Although Gnegne and Jawadi (2013) [
30] do not report the results of efficient unit root tests from Elliott et al. (1996) [
34], they present, in line with the recommendations from Bohn (2007) [
15], the results of the stationarity KPSS test of Kwiatkowski et al. (1992) [
37]. In particular, Bohn (2007) [
15] asserts that testing the null hypothesis of stationarity against the alternative of a unit root can be of economic interest, since one can, after concluding that the null hypothesis of stationarity cannot be rejected, proceed to test for potential non-linearities in the stochastic process for public debt. However, Gnegne and Jawadi (2013) [
30] present only the results of the stationarity testing with the intercept term without trend, even though the Figure 2 on page 156 of their paper clearly depicts the upward trending behaviour in the U.S. public debt/GDP ratio between 1970 and 2009. The realized value of the KPSS test statistics of 1.44 from Table 1 (page 158) of Gnegne and Jawadi (2013) [
30] rejects the null hypothesis of stationarity at the 5% significance level, but the results have to be interpreted with caution since the choice of an intercept term as the only deterministic component can influence the power of the stationarity test of Kwiatkowski et al. (1992) [
37].
Before presenting the methodological econometric framework in the next section of the paper, it would be useful to summarize main points regarding the time series properties of the U.S. public debt/GDP ratio after the Bretton Woods collapse.

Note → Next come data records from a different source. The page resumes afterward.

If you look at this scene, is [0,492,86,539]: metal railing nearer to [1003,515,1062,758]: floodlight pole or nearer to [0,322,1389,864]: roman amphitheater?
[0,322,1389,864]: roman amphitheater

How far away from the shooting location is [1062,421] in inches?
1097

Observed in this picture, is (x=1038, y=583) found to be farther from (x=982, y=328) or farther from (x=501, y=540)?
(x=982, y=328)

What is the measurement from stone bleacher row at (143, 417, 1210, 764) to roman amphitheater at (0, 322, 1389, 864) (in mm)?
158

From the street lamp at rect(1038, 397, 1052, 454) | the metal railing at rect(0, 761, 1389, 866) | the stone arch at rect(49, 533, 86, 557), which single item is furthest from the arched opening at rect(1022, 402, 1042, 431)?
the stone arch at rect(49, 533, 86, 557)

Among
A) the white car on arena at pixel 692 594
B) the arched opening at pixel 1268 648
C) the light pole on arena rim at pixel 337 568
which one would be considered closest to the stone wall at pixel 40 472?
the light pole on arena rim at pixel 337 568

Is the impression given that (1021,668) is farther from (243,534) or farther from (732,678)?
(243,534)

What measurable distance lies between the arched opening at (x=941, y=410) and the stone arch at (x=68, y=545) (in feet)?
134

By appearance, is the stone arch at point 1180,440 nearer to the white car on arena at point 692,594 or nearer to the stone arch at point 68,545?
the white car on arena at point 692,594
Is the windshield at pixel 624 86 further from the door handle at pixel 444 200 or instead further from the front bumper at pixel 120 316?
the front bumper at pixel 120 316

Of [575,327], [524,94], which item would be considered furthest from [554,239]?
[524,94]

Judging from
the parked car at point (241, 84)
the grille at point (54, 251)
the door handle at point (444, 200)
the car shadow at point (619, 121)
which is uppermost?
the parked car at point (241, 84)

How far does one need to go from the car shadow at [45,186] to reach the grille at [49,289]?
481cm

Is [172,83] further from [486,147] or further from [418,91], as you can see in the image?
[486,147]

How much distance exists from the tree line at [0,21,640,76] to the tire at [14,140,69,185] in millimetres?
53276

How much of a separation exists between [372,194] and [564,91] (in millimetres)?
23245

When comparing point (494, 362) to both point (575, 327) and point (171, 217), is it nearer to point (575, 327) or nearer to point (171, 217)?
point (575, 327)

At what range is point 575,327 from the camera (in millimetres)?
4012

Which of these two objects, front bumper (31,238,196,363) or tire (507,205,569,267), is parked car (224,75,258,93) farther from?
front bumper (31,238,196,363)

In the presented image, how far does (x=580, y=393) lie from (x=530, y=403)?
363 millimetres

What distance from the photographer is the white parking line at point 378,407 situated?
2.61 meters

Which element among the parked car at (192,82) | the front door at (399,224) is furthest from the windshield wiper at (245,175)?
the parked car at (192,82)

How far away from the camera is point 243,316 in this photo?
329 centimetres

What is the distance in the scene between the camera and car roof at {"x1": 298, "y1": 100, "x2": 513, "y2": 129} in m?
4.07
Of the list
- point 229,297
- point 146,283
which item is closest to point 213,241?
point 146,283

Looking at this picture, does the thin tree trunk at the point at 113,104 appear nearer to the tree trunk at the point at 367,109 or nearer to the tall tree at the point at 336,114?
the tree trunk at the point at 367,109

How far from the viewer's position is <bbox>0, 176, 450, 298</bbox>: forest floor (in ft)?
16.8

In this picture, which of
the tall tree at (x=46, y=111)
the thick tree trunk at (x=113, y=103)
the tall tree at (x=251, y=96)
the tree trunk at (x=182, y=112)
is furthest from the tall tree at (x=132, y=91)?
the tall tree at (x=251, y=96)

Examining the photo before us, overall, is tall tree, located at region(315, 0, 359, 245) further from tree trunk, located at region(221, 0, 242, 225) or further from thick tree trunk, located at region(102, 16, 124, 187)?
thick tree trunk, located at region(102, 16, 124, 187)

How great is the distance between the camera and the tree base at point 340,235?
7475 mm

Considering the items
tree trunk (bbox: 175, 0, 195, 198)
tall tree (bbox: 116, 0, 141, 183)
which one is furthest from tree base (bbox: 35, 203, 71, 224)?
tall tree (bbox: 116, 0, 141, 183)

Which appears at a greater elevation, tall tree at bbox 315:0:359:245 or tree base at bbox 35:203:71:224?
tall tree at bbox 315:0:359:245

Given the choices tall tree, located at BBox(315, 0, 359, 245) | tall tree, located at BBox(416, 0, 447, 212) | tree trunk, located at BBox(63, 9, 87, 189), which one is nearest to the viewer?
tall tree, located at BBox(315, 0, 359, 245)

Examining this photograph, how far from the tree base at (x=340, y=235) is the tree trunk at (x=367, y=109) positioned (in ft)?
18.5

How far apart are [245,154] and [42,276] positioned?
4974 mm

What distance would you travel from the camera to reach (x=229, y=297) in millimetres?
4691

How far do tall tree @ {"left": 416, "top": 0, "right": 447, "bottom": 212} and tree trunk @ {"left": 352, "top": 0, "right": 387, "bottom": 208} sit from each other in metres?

First, the U.S. public debt/GDP ratio can be best characterized as the near-unit root stochastic process with a first lag autocorrelation coefficient higher than 0.95.
Second, in determining the order of integration of the U.S. public debt/GDP ratio, one should place emphasis on efficient unit root tests from Elliott et al. (1996) [
34] and stationarity test from Kwiatkowski et al. (1992) [
37] using both the intercept and linear time trend as deterministic components in testing regressions.
Third, to model threshold non-linearities in the dynamics of the U.S. public debt/GDP ratio one should opt for the SETAR model specification instead of ESTAR or LSTAR model specifications.
Fourth, the SETAR model should be estimated in levels, not first differences, of the U.S. public debt/GDP ratio since
i) the first differenced public debt/GDP approximates the overall fiscal balance corrected for the stock-flow adjustments and consequently has an alternative economic interpretation with respect to the public debt/GDP ratio measured in levels; and
ii) bond investors, credit rating agencies, policy makers and international financial institutions are primarily interested in monitoring and forecasting public debt/GDP ratio in levels, not first differences.